Task details » Rewrite the entries from the line containing "How far is point" through the end of the entries, both ends included, changing "camera" to "lens" and leaving everything else unchanged.

Entries from a spatial reasoning dataset:

----------

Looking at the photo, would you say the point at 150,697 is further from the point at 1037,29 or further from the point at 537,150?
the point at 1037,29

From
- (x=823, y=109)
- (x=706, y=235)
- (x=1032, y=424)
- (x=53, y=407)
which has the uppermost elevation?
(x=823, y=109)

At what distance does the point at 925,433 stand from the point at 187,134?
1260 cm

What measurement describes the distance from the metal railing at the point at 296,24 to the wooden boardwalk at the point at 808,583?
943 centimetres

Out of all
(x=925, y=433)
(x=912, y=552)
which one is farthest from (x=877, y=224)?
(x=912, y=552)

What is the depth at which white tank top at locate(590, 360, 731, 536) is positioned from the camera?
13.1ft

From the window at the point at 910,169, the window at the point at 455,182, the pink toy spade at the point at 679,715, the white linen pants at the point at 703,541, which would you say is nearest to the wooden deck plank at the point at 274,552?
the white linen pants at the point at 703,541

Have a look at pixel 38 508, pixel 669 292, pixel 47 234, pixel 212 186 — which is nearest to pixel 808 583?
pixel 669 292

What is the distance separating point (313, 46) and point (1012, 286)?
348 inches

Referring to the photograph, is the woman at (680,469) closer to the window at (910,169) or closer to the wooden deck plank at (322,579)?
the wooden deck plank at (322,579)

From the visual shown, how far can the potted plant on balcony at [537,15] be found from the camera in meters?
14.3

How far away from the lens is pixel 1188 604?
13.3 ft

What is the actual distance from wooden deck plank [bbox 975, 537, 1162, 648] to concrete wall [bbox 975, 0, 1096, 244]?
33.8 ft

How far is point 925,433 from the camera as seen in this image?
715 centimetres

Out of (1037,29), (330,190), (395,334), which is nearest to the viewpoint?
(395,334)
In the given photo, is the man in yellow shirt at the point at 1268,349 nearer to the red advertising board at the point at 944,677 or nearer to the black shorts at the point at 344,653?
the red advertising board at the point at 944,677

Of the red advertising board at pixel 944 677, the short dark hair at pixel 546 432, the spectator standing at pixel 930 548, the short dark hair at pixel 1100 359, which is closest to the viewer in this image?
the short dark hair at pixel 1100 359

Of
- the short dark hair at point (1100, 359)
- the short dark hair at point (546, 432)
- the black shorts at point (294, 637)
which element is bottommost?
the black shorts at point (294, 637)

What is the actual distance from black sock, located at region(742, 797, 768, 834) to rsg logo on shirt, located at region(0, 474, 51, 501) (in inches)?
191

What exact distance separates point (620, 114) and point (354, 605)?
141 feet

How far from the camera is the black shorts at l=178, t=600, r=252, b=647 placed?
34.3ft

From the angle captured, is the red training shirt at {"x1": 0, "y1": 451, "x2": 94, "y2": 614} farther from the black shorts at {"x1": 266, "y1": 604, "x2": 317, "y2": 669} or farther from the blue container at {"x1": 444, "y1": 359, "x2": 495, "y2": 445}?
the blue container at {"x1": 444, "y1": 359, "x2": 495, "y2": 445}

----------

The completed task »
How far is point 925,433 from the lens as seen in this image?
715 centimetres

Out of (1037,29), (330,190), (395,334), which is nearest to the viewpoint?
(395,334)
In the given photo, is the man in yellow shirt at the point at 1268,349 nearer to the red advertising board at the point at 944,677 or nearer to the black shorts at the point at 344,653?
the red advertising board at the point at 944,677

Of the red advertising board at pixel 944 677, the short dark hair at pixel 546 432, the spectator standing at pixel 930 548, the short dark hair at pixel 1100 359, which is closest to the viewer in this image?
the short dark hair at pixel 1100 359

Of
- the short dark hair at point (1100, 359)
- the short dark hair at point (546, 432)
- the black shorts at point (294, 637)
which element is bottommost?
the black shorts at point (294, 637)

What is the actual distance from black sock, located at region(742, 797, 768, 834) to rsg logo on shirt, located at region(0, 474, 51, 501) (in inches)?
191

What exact distance separates point (620, 114) and point (354, 605)?
141 feet

How far from the lens is the black shorts at l=178, t=600, r=252, b=647 placed?
34.3ft

From the angle captured, is the red training shirt at {"x1": 0, "y1": 451, "x2": 94, "y2": 614} farther from the black shorts at {"x1": 266, "y1": 604, "x2": 317, "y2": 669} or farther from the blue container at {"x1": 444, "y1": 359, "x2": 495, "y2": 445}?
the blue container at {"x1": 444, "y1": 359, "x2": 495, "y2": 445}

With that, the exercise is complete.